Analysis method: an Aliquot (0.1 ml) was diluted to 50.0 ml of acetonitrile, and then immediately analyzed by the method Ehud described in example 3 (to reduce hydrolysis of the source material sulphonylchloride V).

Vieillard V (CIS/TRANS-isomer) 19 minutes

The reaction was considered complete when less than 1% of sulphonylchloride V (US. product acetamidomalonate VI). After completion of the reaction the pH of the mixture was brought to 3 - 5 by adding dropwise concentrated sulfuric acid (18 M, around 12.2 ml, 0,218 mol), maintaining the internal temperature below 20oC. the Mixture was allowed to settle and the layers were separated. Aqueous (lower) phase was extracted with THF (70 ml). The two organic layers were combined and then diluted with water (250 ml). Then the solution was concentrated by distillation to a volume of 125 ml while the concentration of the product spontaneously crystallized. The suspension was diluted with water to a volume of 250 ml and the mixture then was stirred for 12 - 18 hours at 20 - 25oC. the Mixture was filtered and the filter residue was washed with water (150 ml). The product was air-dried, then dried in vacuum [100 mbar, 1104PA), the stream of nitrogen, 55oC] up to constant weight.
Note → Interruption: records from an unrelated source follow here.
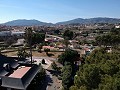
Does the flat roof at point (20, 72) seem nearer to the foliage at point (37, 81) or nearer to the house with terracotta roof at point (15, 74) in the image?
the house with terracotta roof at point (15, 74)

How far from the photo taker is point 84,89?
113 feet

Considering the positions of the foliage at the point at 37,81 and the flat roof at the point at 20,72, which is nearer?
the flat roof at the point at 20,72

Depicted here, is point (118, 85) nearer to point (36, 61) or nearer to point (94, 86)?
point (94, 86)

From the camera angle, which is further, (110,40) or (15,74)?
(110,40)

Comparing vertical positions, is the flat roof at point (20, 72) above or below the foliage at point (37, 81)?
above

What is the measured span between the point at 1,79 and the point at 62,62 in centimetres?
3572

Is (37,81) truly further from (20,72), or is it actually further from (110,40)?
(110,40)

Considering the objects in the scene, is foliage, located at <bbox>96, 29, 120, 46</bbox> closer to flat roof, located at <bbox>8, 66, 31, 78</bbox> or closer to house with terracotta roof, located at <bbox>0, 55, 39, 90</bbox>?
house with terracotta roof, located at <bbox>0, 55, 39, 90</bbox>

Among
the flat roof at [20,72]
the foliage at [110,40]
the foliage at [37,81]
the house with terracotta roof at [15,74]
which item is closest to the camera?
the house with terracotta roof at [15,74]

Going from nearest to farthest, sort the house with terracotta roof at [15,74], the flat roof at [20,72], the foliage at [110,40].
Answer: the house with terracotta roof at [15,74] → the flat roof at [20,72] → the foliage at [110,40]

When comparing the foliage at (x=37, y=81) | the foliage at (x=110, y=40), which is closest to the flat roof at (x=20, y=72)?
the foliage at (x=37, y=81)

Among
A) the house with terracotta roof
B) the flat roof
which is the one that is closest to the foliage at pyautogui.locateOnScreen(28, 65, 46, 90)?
the house with terracotta roof

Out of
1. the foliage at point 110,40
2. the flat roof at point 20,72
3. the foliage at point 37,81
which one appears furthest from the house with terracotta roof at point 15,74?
the foliage at point 110,40

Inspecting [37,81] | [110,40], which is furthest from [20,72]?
[110,40]
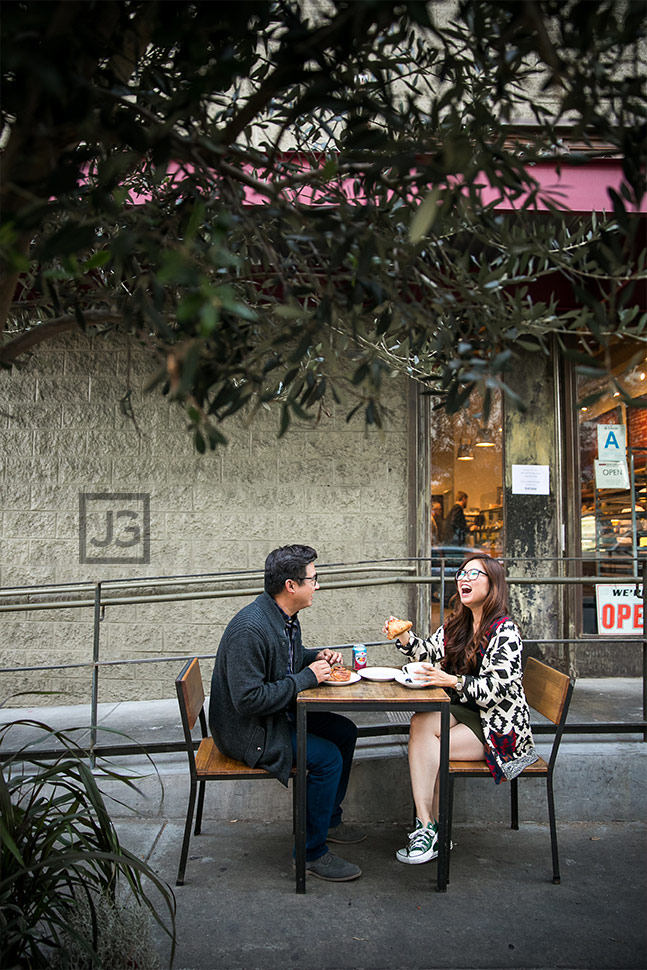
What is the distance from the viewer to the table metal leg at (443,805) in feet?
10.7

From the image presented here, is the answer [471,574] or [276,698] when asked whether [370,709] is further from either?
[471,574]

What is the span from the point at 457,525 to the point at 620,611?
4.51 feet

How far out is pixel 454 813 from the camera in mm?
3990

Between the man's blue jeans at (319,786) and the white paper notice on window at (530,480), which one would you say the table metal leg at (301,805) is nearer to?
the man's blue jeans at (319,786)

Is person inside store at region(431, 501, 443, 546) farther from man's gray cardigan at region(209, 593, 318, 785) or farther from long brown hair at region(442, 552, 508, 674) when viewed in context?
man's gray cardigan at region(209, 593, 318, 785)

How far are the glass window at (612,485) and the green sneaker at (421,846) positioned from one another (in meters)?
3.12

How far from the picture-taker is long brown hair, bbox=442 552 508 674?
369 centimetres

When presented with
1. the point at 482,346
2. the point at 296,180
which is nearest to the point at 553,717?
the point at 482,346

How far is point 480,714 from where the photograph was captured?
11.9 ft

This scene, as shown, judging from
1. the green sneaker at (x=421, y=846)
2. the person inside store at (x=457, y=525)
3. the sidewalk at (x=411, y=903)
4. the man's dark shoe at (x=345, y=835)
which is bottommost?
the sidewalk at (x=411, y=903)

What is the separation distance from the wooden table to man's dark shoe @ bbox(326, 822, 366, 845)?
1.84 ft

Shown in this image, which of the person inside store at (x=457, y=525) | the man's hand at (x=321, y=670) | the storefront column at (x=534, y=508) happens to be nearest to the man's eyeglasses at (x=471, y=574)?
the man's hand at (x=321, y=670)

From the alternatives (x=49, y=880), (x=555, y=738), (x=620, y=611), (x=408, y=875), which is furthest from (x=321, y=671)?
(x=620, y=611)

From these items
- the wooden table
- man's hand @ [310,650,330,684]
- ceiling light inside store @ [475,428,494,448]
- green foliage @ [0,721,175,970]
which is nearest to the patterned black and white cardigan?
the wooden table
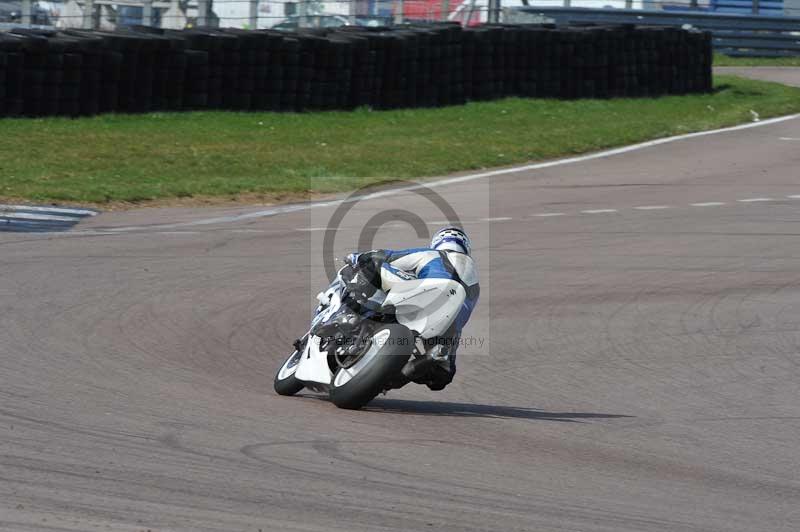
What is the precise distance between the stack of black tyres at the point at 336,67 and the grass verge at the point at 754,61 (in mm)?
6670

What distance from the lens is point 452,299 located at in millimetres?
6332

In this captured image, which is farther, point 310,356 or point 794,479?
point 310,356

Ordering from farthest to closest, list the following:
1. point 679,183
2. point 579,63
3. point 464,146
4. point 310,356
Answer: point 579,63 < point 464,146 < point 679,183 < point 310,356

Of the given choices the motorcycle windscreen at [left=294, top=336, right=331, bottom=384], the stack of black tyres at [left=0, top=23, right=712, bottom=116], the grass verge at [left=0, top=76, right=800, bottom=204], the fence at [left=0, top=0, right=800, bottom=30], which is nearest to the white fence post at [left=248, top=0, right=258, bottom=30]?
the fence at [left=0, top=0, right=800, bottom=30]

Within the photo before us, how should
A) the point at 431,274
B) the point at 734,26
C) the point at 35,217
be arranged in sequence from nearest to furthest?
the point at 431,274
the point at 35,217
the point at 734,26

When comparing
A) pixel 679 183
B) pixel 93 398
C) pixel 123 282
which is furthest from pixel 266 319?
pixel 679 183

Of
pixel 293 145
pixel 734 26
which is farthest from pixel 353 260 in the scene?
pixel 734 26

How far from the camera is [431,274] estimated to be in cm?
637

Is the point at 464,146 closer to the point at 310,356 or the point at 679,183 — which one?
the point at 679,183

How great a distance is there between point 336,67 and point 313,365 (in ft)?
47.6

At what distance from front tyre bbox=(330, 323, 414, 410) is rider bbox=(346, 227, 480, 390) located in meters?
0.10

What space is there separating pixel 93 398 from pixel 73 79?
41.1 ft

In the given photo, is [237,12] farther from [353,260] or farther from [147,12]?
[353,260]

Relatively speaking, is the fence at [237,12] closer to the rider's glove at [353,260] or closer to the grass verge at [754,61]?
the grass verge at [754,61]
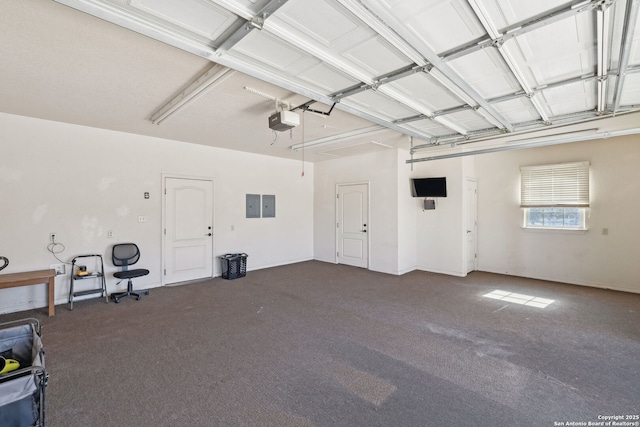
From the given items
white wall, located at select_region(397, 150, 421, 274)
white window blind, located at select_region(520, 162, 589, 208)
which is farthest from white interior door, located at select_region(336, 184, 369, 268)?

Output: 29,5 g (yield 76% of hydroxysulfonic 11) acetamidomalonate VI in the form of a white crystalline solid.

Jhud: 95:5 TRANS/CIS (method described above).

1H-NMR: (DMSO-d6) 8,65 (Shir. d, 1H, J = 9.5 Hz), 8,60 (Shir. d, 1H, J = 9.5 Hz), 8,05 (Shir. C. 4H), 7,42 (s, 1H), 7,31 (s, 1H), 5,32 - of 5.15 (m, 2H), 4,10 - of 3.80 (m, 2H), 2,53 - to 2.41 (m, 2H), 2,34 - to 2.18 (m, 2H), 1.91 a (s, 3H)/SUB>O5N2S3:

C 35,49, H 4,17, N 8,28, S 28,42.

Determined: C 35,60, H Of 4.04, N 8,21, S 28,40.

Stage E: Methods of recovery via formed in situ borane

To a mechanically stirred, cooled (0 to 5oC) suspension of acetamidomalonate VI (29.5 g, 87,1 mol, 95:5 TRANS/CIS) and sodium borohydride (16,9 g, 447 mmol) in dry THF (290 ml) was added undiluted apirat trichlorothe boron (8,13 M, 73 ml, 593 mmol) for 0.5 h, maintaining an internal temperature below 5oC. (Caution: the reaction produces hydrogen as borohydride sodium and/or DIBORANE reacts with protons sulfonamida). After complete addition, the mixture is stirred for 5 h at 0 to 5oC and then at 30 - 35oC for 12 - 18 h or until completion of the reaction according ghvd.

Analysis method: an Aliquot (0.1 ml) was diluted to 50.0 ml with water and then analyzed by way Ehud described in example 3.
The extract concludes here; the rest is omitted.